17.2.15

O patrocínio dos enredos das escolas de samba: uma nova antiga polêmica

Sétima colocada no desfile do Grupo Especial de 2014 com um enredo confuso em que homenageava Boni, ex-diretor geral da TV Globo, a escola de samba Beija-Flor de Nilópolis protagoniza uma polêmica antes mesmo de realizar o seu desfile nesta segunda-feira (16). 

Cantando e contando a Guiné Equatorial com o enredo "Um griô conta a história: um olhar sobre a África e o despontar da Guiné Equatorial. Caminhemos sobre a trilha de nossa felicidade", a agremiação da Baixada Fluminense (a maior vencedora desde que o Sambódromo foi inaugurado) recebeu pelo menos R$5 milhões em patrocínio do governo do país homenageado, segundo reportagem da BBC Brasil.

A polêmica, entretanto, se dá pelo fato de o presidente Teodoro Obiang Nguema estar no poder há mais de 35 anos e violar diversos direitos humanos.

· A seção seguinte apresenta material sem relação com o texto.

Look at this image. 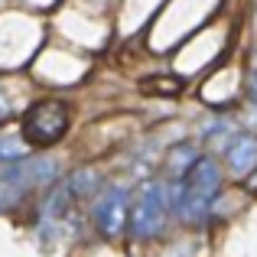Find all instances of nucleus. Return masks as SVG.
I'll use <instances>...</instances> for the list:
<instances>
[{
  "label": "nucleus",
  "instance_id": "obj_1",
  "mask_svg": "<svg viewBox=\"0 0 257 257\" xmlns=\"http://www.w3.org/2000/svg\"><path fill=\"white\" fill-rule=\"evenodd\" d=\"M69 127H72L69 104L62 98H43L26 107L23 124H20V137L33 150H46V147H56L69 134Z\"/></svg>",
  "mask_w": 257,
  "mask_h": 257
},
{
  "label": "nucleus",
  "instance_id": "obj_2",
  "mask_svg": "<svg viewBox=\"0 0 257 257\" xmlns=\"http://www.w3.org/2000/svg\"><path fill=\"white\" fill-rule=\"evenodd\" d=\"M221 189V170L212 157H199L192 166L182 176L179 186V199H176V208L186 221H199L202 215L208 212L212 199Z\"/></svg>",
  "mask_w": 257,
  "mask_h": 257
},
{
  "label": "nucleus",
  "instance_id": "obj_3",
  "mask_svg": "<svg viewBox=\"0 0 257 257\" xmlns=\"http://www.w3.org/2000/svg\"><path fill=\"white\" fill-rule=\"evenodd\" d=\"M56 173L52 160H10L0 166V212L17 208L43 179Z\"/></svg>",
  "mask_w": 257,
  "mask_h": 257
},
{
  "label": "nucleus",
  "instance_id": "obj_4",
  "mask_svg": "<svg viewBox=\"0 0 257 257\" xmlns=\"http://www.w3.org/2000/svg\"><path fill=\"white\" fill-rule=\"evenodd\" d=\"M166 221V199H163V189L160 182H150V186L140 189L137 202L131 205V215H127V225L137 238H153L160 234Z\"/></svg>",
  "mask_w": 257,
  "mask_h": 257
},
{
  "label": "nucleus",
  "instance_id": "obj_5",
  "mask_svg": "<svg viewBox=\"0 0 257 257\" xmlns=\"http://www.w3.org/2000/svg\"><path fill=\"white\" fill-rule=\"evenodd\" d=\"M91 212H94V225L101 228V234H107V238L120 234L124 225H127V192L117 189V186L101 192Z\"/></svg>",
  "mask_w": 257,
  "mask_h": 257
},
{
  "label": "nucleus",
  "instance_id": "obj_6",
  "mask_svg": "<svg viewBox=\"0 0 257 257\" xmlns=\"http://www.w3.org/2000/svg\"><path fill=\"white\" fill-rule=\"evenodd\" d=\"M228 166L234 176H247L257 166V140L254 137H238L228 150Z\"/></svg>",
  "mask_w": 257,
  "mask_h": 257
},
{
  "label": "nucleus",
  "instance_id": "obj_7",
  "mask_svg": "<svg viewBox=\"0 0 257 257\" xmlns=\"http://www.w3.org/2000/svg\"><path fill=\"white\" fill-rule=\"evenodd\" d=\"M147 94H160V98H173V94H179L182 88H186V82L182 78H176V75H157V78H147L144 85Z\"/></svg>",
  "mask_w": 257,
  "mask_h": 257
},
{
  "label": "nucleus",
  "instance_id": "obj_8",
  "mask_svg": "<svg viewBox=\"0 0 257 257\" xmlns=\"http://www.w3.org/2000/svg\"><path fill=\"white\" fill-rule=\"evenodd\" d=\"M10 120V98H7V91H0V127Z\"/></svg>",
  "mask_w": 257,
  "mask_h": 257
}]
</instances>
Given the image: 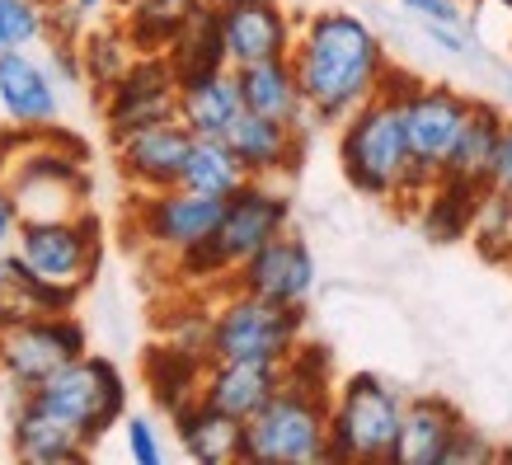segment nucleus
<instances>
[{"label":"nucleus","mask_w":512,"mask_h":465,"mask_svg":"<svg viewBox=\"0 0 512 465\" xmlns=\"http://www.w3.org/2000/svg\"><path fill=\"white\" fill-rule=\"evenodd\" d=\"M470 99L451 85L400 76V113H404V141H409V193L404 207H419L428 188L442 174V160L456 146V132L466 123Z\"/></svg>","instance_id":"obj_9"},{"label":"nucleus","mask_w":512,"mask_h":465,"mask_svg":"<svg viewBox=\"0 0 512 465\" xmlns=\"http://www.w3.org/2000/svg\"><path fill=\"white\" fill-rule=\"evenodd\" d=\"M165 62L174 66V76H202V71H217L226 62V43H221V24H217V5L212 0H193L174 29L170 47H165Z\"/></svg>","instance_id":"obj_26"},{"label":"nucleus","mask_w":512,"mask_h":465,"mask_svg":"<svg viewBox=\"0 0 512 465\" xmlns=\"http://www.w3.org/2000/svg\"><path fill=\"white\" fill-rule=\"evenodd\" d=\"M489 456H494V447H489V442H484V437L475 433V428H466V423H461V428L451 433V442H447V456H442V465L489 461Z\"/></svg>","instance_id":"obj_38"},{"label":"nucleus","mask_w":512,"mask_h":465,"mask_svg":"<svg viewBox=\"0 0 512 465\" xmlns=\"http://www.w3.org/2000/svg\"><path fill=\"white\" fill-rule=\"evenodd\" d=\"M47 38L43 0H0V52H24Z\"/></svg>","instance_id":"obj_34"},{"label":"nucleus","mask_w":512,"mask_h":465,"mask_svg":"<svg viewBox=\"0 0 512 465\" xmlns=\"http://www.w3.org/2000/svg\"><path fill=\"white\" fill-rule=\"evenodd\" d=\"M5 184L19 207V221L71 217L90 202V174H85V146L66 141L62 132H19L15 151H0Z\"/></svg>","instance_id":"obj_4"},{"label":"nucleus","mask_w":512,"mask_h":465,"mask_svg":"<svg viewBox=\"0 0 512 465\" xmlns=\"http://www.w3.org/2000/svg\"><path fill=\"white\" fill-rule=\"evenodd\" d=\"M409 15H419L423 24H442V29H466V5L461 0H400Z\"/></svg>","instance_id":"obj_36"},{"label":"nucleus","mask_w":512,"mask_h":465,"mask_svg":"<svg viewBox=\"0 0 512 465\" xmlns=\"http://www.w3.org/2000/svg\"><path fill=\"white\" fill-rule=\"evenodd\" d=\"M292 226V202L273 179H249L226 198L212 235L202 240L193 254L174 259L184 278H231L259 245H268L278 231Z\"/></svg>","instance_id":"obj_5"},{"label":"nucleus","mask_w":512,"mask_h":465,"mask_svg":"<svg viewBox=\"0 0 512 465\" xmlns=\"http://www.w3.org/2000/svg\"><path fill=\"white\" fill-rule=\"evenodd\" d=\"M217 24H221V43H226V62L231 66L287 57L296 38V24L282 10V0H221Z\"/></svg>","instance_id":"obj_15"},{"label":"nucleus","mask_w":512,"mask_h":465,"mask_svg":"<svg viewBox=\"0 0 512 465\" xmlns=\"http://www.w3.org/2000/svg\"><path fill=\"white\" fill-rule=\"evenodd\" d=\"M249 465H315L329 461V353L315 343H296L282 357L278 395L245 419Z\"/></svg>","instance_id":"obj_2"},{"label":"nucleus","mask_w":512,"mask_h":465,"mask_svg":"<svg viewBox=\"0 0 512 465\" xmlns=\"http://www.w3.org/2000/svg\"><path fill=\"white\" fill-rule=\"evenodd\" d=\"M498 132H503V109L489 104V99H470L466 123H461V132H456V146L447 151L437 179H442V184H456V188H470V193H484Z\"/></svg>","instance_id":"obj_24"},{"label":"nucleus","mask_w":512,"mask_h":465,"mask_svg":"<svg viewBox=\"0 0 512 465\" xmlns=\"http://www.w3.org/2000/svg\"><path fill=\"white\" fill-rule=\"evenodd\" d=\"M123 437H127V456L137 465H165V442H160L156 423L141 419V414H132V419L123 423Z\"/></svg>","instance_id":"obj_35"},{"label":"nucleus","mask_w":512,"mask_h":465,"mask_svg":"<svg viewBox=\"0 0 512 465\" xmlns=\"http://www.w3.org/2000/svg\"><path fill=\"white\" fill-rule=\"evenodd\" d=\"M193 146V132H188L179 118H165V123H146L137 132L113 141L118 151V170L137 193H151V188H174L179 184V170H184V155Z\"/></svg>","instance_id":"obj_16"},{"label":"nucleus","mask_w":512,"mask_h":465,"mask_svg":"<svg viewBox=\"0 0 512 465\" xmlns=\"http://www.w3.org/2000/svg\"><path fill=\"white\" fill-rule=\"evenodd\" d=\"M226 198H207L193 188H151L141 193L132 207V226L151 249H160L165 259H184L212 235Z\"/></svg>","instance_id":"obj_12"},{"label":"nucleus","mask_w":512,"mask_h":465,"mask_svg":"<svg viewBox=\"0 0 512 465\" xmlns=\"http://www.w3.org/2000/svg\"><path fill=\"white\" fill-rule=\"evenodd\" d=\"M306 334V306H278L254 292H231L212 306V329H207V357H259V362H282Z\"/></svg>","instance_id":"obj_10"},{"label":"nucleus","mask_w":512,"mask_h":465,"mask_svg":"<svg viewBox=\"0 0 512 465\" xmlns=\"http://www.w3.org/2000/svg\"><path fill=\"white\" fill-rule=\"evenodd\" d=\"M231 71H235V85H240L245 113H259V118H273V123L306 132L311 113H306V99H301V85H296L292 57H264V62H245V66H231Z\"/></svg>","instance_id":"obj_20"},{"label":"nucleus","mask_w":512,"mask_h":465,"mask_svg":"<svg viewBox=\"0 0 512 465\" xmlns=\"http://www.w3.org/2000/svg\"><path fill=\"white\" fill-rule=\"evenodd\" d=\"M113 5H123V10H127V5H132V0H113Z\"/></svg>","instance_id":"obj_40"},{"label":"nucleus","mask_w":512,"mask_h":465,"mask_svg":"<svg viewBox=\"0 0 512 465\" xmlns=\"http://www.w3.org/2000/svg\"><path fill=\"white\" fill-rule=\"evenodd\" d=\"M76 47H80V71H85V80H90L99 94L109 90L113 80L123 76L127 66H132V57H137V47L127 43L123 29L85 33V43H76Z\"/></svg>","instance_id":"obj_32"},{"label":"nucleus","mask_w":512,"mask_h":465,"mask_svg":"<svg viewBox=\"0 0 512 465\" xmlns=\"http://www.w3.org/2000/svg\"><path fill=\"white\" fill-rule=\"evenodd\" d=\"M461 423H466V419L456 414V404L442 400V395H419V400H404L400 433H395L390 461H395V465H442L451 433H456Z\"/></svg>","instance_id":"obj_23"},{"label":"nucleus","mask_w":512,"mask_h":465,"mask_svg":"<svg viewBox=\"0 0 512 465\" xmlns=\"http://www.w3.org/2000/svg\"><path fill=\"white\" fill-rule=\"evenodd\" d=\"M202 367H207V357L184 353L174 343H160V348L146 353V386H151V395H156V404L165 414L184 409L188 400H198Z\"/></svg>","instance_id":"obj_29"},{"label":"nucleus","mask_w":512,"mask_h":465,"mask_svg":"<svg viewBox=\"0 0 512 465\" xmlns=\"http://www.w3.org/2000/svg\"><path fill=\"white\" fill-rule=\"evenodd\" d=\"M475 198H480V193L437 179V184L428 188V198H423V231L433 235V240H442V245H447V240H461V235L470 231Z\"/></svg>","instance_id":"obj_33"},{"label":"nucleus","mask_w":512,"mask_h":465,"mask_svg":"<svg viewBox=\"0 0 512 465\" xmlns=\"http://www.w3.org/2000/svg\"><path fill=\"white\" fill-rule=\"evenodd\" d=\"M231 151L240 155L249 179H282L301 165L306 155V132L287 123H273V118H259V113H240L226 132Z\"/></svg>","instance_id":"obj_19"},{"label":"nucleus","mask_w":512,"mask_h":465,"mask_svg":"<svg viewBox=\"0 0 512 465\" xmlns=\"http://www.w3.org/2000/svg\"><path fill=\"white\" fill-rule=\"evenodd\" d=\"M292 71L306 99L311 123L339 127L353 109H362L381 80L390 76L386 43L362 15L348 10H315L292 38Z\"/></svg>","instance_id":"obj_1"},{"label":"nucleus","mask_w":512,"mask_h":465,"mask_svg":"<svg viewBox=\"0 0 512 465\" xmlns=\"http://www.w3.org/2000/svg\"><path fill=\"white\" fill-rule=\"evenodd\" d=\"M466 235L475 240V249H480L489 264H508V254H512V198L484 188L480 198H475Z\"/></svg>","instance_id":"obj_31"},{"label":"nucleus","mask_w":512,"mask_h":465,"mask_svg":"<svg viewBox=\"0 0 512 465\" xmlns=\"http://www.w3.org/2000/svg\"><path fill=\"white\" fill-rule=\"evenodd\" d=\"M404 395L372 372L343 376L329 390V461H390Z\"/></svg>","instance_id":"obj_7"},{"label":"nucleus","mask_w":512,"mask_h":465,"mask_svg":"<svg viewBox=\"0 0 512 465\" xmlns=\"http://www.w3.org/2000/svg\"><path fill=\"white\" fill-rule=\"evenodd\" d=\"M494 193L512 198V118H503V132H498V146H494V160H489V184Z\"/></svg>","instance_id":"obj_37"},{"label":"nucleus","mask_w":512,"mask_h":465,"mask_svg":"<svg viewBox=\"0 0 512 465\" xmlns=\"http://www.w3.org/2000/svg\"><path fill=\"white\" fill-rule=\"evenodd\" d=\"M240 113H245V104H240V85H235L231 66H217V71L179 80L174 118H179L193 137H226Z\"/></svg>","instance_id":"obj_22"},{"label":"nucleus","mask_w":512,"mask_h":465,"mask_svg":"<svg viewBox=\"0 0 512 465\" xmlns=\"http://www.w3.org/2000/svg\"><path fill=\"white\" fill-rule=\"evenodd\" d=\"M76 301L62 292H52L33 278L15 249H0V329H15L24 320L52 315V310H71Z\"/></svg>","instance_id":"obj_27"},{"label":"nucleus","mask_w":512,"mask_h":465,"mask_svg":"<svg viewBox=\"0 0 512 465\" xmlns=\"http://www.w3.org/2000/svg\"><path fill=\"white\" fill-rule=\"evenodd\" d=\"M282 386V362H259V357H207L198 381V400L231 419H254Z\"/></svg>","instance_id":"obj_18"},{"label":"nucleus","mask_w":512,"mask_h":465,"mask_svg":"<svg viewBox=\"0 0 512 465\" xmlns=\"http://www.w3.org/2000/svg\"><path fill=\"white\" fill-rule=\"evenodd\" d=\"M231 287L240 292H254L264 301H278V306H306L315 292V254L311 245L287 231H278L268 245H259L245 264L231 273Z\"/></svg>","instance_id":"obj_14"},{"label":"nucleus","mask_w":512,"mask_h":465,"mask_svg":"<svg viewBox=\"0 0 512 465\" xmlns=\"http://www.w3.org/2000/svg\"><path fill=\"white\" fill-rule=\"evenodd\" d=\"M15 231H19V207L10 198V184H5V165H0V249L15 245Z\"/></svg>","instance_id":"obj_39"},{"label":"nucleus","mask_w":512,"mask_h":465,"mask_svg":"<svg viewBox=\"0 0 512 465\" xmlns=\"http://www.w3.org/2000/svg\"><path fill=\"white\" fill-rule=\"evenodd\" d=\"M508 268H512V254H508Z\"/></svg>","instance_id":"obj_41"},{"label":"nucleus","mask_w":512,"mask_h":465,"mask_svg":"<svg viewBox=\"0 0 512 465\" xmlns=\"http://www.w3.org/2000/svg\"><path fill=\"white\" fill-rule=\"evenodd\" d=\"M188 5L193 0H132L123 19L127 43L137 47V52H165Z\"/></svg>","instance_id":"obj_30"},{"label":"nucleus","mask_w":512,"mask_h":465,"mask_svg":"<svg viewBox=\"0 0 512 465\" xmlns=\"http://www.w3.org/2000/svg\"><path fill=\"white\" fill-rule=\"evenodd\" d=\"M24 259L33 278L76 301L85 287L99 273V259H104V231L99 221L85 212H71V217H43V221H19L15 245H10Z\"/></svg>","instance_id":"obj_8"},{"label":"nucleus","mask_w":512,"mask_h":465,"mask_svg":"<svg viewBox=\"0 0 512 465\" xmlns=\"http://www.w3.org/2000/svg\"><path fill=\"white\" fill-rule=\"evenodd\" d=\"M339 165L343 179L367 198H395L409 193V141H404L400 113V71L390 66L381 90L339 123Z\"/></svg>","instance_id":"obj_3"},{"label":"nucleus","mask_w":512,"mask_h":465,"mask_svg":"<svg viewBox=\"0 0 512 465\" xmlns=\"http://www.w3.org/2000/svg\"><path fill=\"white\" fill-rule=\"evenodd\" d=\"M240 184H249L240 155L231 151L226 137H193L184 155V170H179V188L207 193V198H231Z\"/></svg>","instance_id":"obj_28"},{"label":"nucleus","mask_w":512,"mask_h":465,"mask_svg":"<svg viewBox=\"0 0 512 465\" xmlns=\"http://www.w3.org/2000/svg\"><path fill=\"white\" fill-rule=\"evenodd\" d=\"M90 348L85 325H80L71 310H52L38 320H24L15 329H0V381L19 395H29L38 381L66 367L71 357H80Z\"/></svg>","instance_id":"obj_11"},{"label":"nucleus","mask_w":512,"mask_h":465,"mask_svg":"<svg viewBox=\"0 0 512 465\" xmlns=\"http://www.w3.org/2000/svg\"><path fill=\"white\" fill-rule=\"evenodd\" d=\"M174 437L184 447L188 461L198 465H231L245 451V423L212 409L207 400H188L184 409H174Z\"/></svg>","instance_id":"obj_25"},{"label":"nucleus","mask_w":512,"mask_h":465,"mask_svg":"<svg viewBox=\"0 0 512 465\" xmlns=\"http://www.w3.org/2000/svg\"><path fill=\"white\" fill-rule=\"evenodd\" d=\"M174 99H179V76L165 62V52H137L132 66L104 90V123L109 137H127L146 123H165L174 118Z\"/></svg>","instance_id":"obj_13"},{"label":"nucleus","mask_w":512,"mask_h":465,"mask_svg":"<svg viewBox=\"0 0 512 465\" xmlns=\"http://www.w3.org/2000/svg\"><path fill=\"white\" fill-rule=\"evenodd\" d=\"M10 451L29 465H66V461H85L94 447L71 423H62L57 414H47L38 400L19 395L15 414H10Z\"/></svg>","instance_id":"obj_21"},{"label":"nucleus","mask_w":512,"mask_h":465,"mask_svg":"<svg viewBox=\"0 0 512 465\" xmlns=\"http://www.w3.org/2000/svg\"><path fill=\"white\" fill-rule=\"evenodd\" d=\"M29 400H38L47 414L71 423L90 447L127 419V381L118 372V362L90 353V348L71 357L66 367H57L47 381H38L29 390Z\"/></svg>","instance_id":"obj_6"},{"label":"nucleus","mask_w":512,"mask_h":465,"mask_svg":"<svg viewBox=\"0 0 512 465\" xmlns=\"http://www.w3.org/2000/svg\"><path fill=\"white\" fill-rule=\"evenodd\" d=\"M0 113L15 123V132H43L62 118V85L47 71V62L24 52H0Z\"/></svg>","instance_id":"obj_17"}]
</instances>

A reportagem indica, ainda, que o presidente é o oitavo líder político mais rico do mundo segundo o ranking da revista Forbes. Aceitar esse tipo de apoio, portanto, deveria gerar certo desconforto.

O exemplo da Beija-Flor para 2015 talvez seja o mais extremo, mas nos últimos anos a profusão de enredos patrocinados pedem uma análise mais complexa do tema. O primeiro ponto a ser refletido é: por que as escolas de samba são escolhidas como forma de publicidade se não possível expor as marcas nos desfiles ou mencioná-las nos sambas de enredo? A resposta (prematura) tem relação com a importância simbólica do evento, há décadas considerada a maior festa brasileira e até mesmo uma síntese cultural do país.

Vejamos o caso da Vila Isabel. Em 2006, quando conquistou seu segundo título, o enredo "Soy loco por ti, América: a Vila canta a latinidade" havia sido patrocinado pela estatal petrolífera venezuelana PDVSA e a homenagem a Bolívar foi o enfoque costurado pelo carnavalesco, o que certamente fora exigido pelo então presidente da Venezuela, Hugo Chávez.

Os versos do samba enredo podem não ser considerados históricos, mas o desfile foi bonito e a mensagem teve importância justamente por ressoar a partir do Brasil, país que não viu a presença e atuação do libertador latino-americano.

Já em 2013, a ideologia propagada pela escola aparentemente foi diferente. O patrocínio veio da alemã BASF, empresa que detinha o monopólio da indústria química durante o nazismo e que atualmente atua em diversos mercados, inclusive no agronegócio produzindo agrotóxicos. Não por acaso, o enrendo pretendeu-se menos "agressivo" do que pode parecer e buscava valorizar o homem do campo, sua vida simples e suas práticas culturais. "A Vila canta o Brasil, celeiro do mundo - Água no feijão que chegou mais um" foi o melhor samba do ano e, talvez, um dos melhores já ouvidos na Sapucaí. Valeu o título.

As alegorias e fantasias desenhadas pela experiente e competente Rosa Magalhães traziam representações de um Brasil rural que não usava agrotóxicos ou ficava doente por isso, mas falava de fertilidade quase divina e da alimentação do mundo pelas mãos dos trabalhadores rurais. Não se viu, também, um sem-terra qualquer. Isso é mais do que óbvio, afinal nenhuma empresa pagaria para fazer anti-marketing, mas não é plenamente justo - digamos assim. No final das contas, os milhões que garantiram o trabalho vitorioso da Vila atenderam aos interesses do agronegócio. Exagero? Talvez.

Por que só agora, em 2015, um patrocínio causa tanto incômodo? O tema merece ser discutido dentro e fora do mundo do samba, mas será que cabe indignação seletiva? O discurso (antigo e) recorrente de ver as escolas como um antro de foras-da-lei e cúmplices deve ser mantido? Tenhamos calma.

É fato que as escolas de samba pecam em transparência quanto ao uso dos recursos públicos (federais, estaduais e municipais), mas esse não é o único problema tampouco deve ser o único de interesse público. Também deve causar perplexidade e atenção quando as escolas oferecem seu espaço com grande valor (comercial, cultural e histórico) para empresas e seus interesses econômicos e ideológicos. Não é preciso negar ingenuamente que o tempo das "Escolas de Samba S.A." já chegou e se estabeleceu, mas pensar que apenas um ditador africano explica a questão é bobagem. Quem vai ser o juiz nessa disputa por atuação ética na passarela do samba?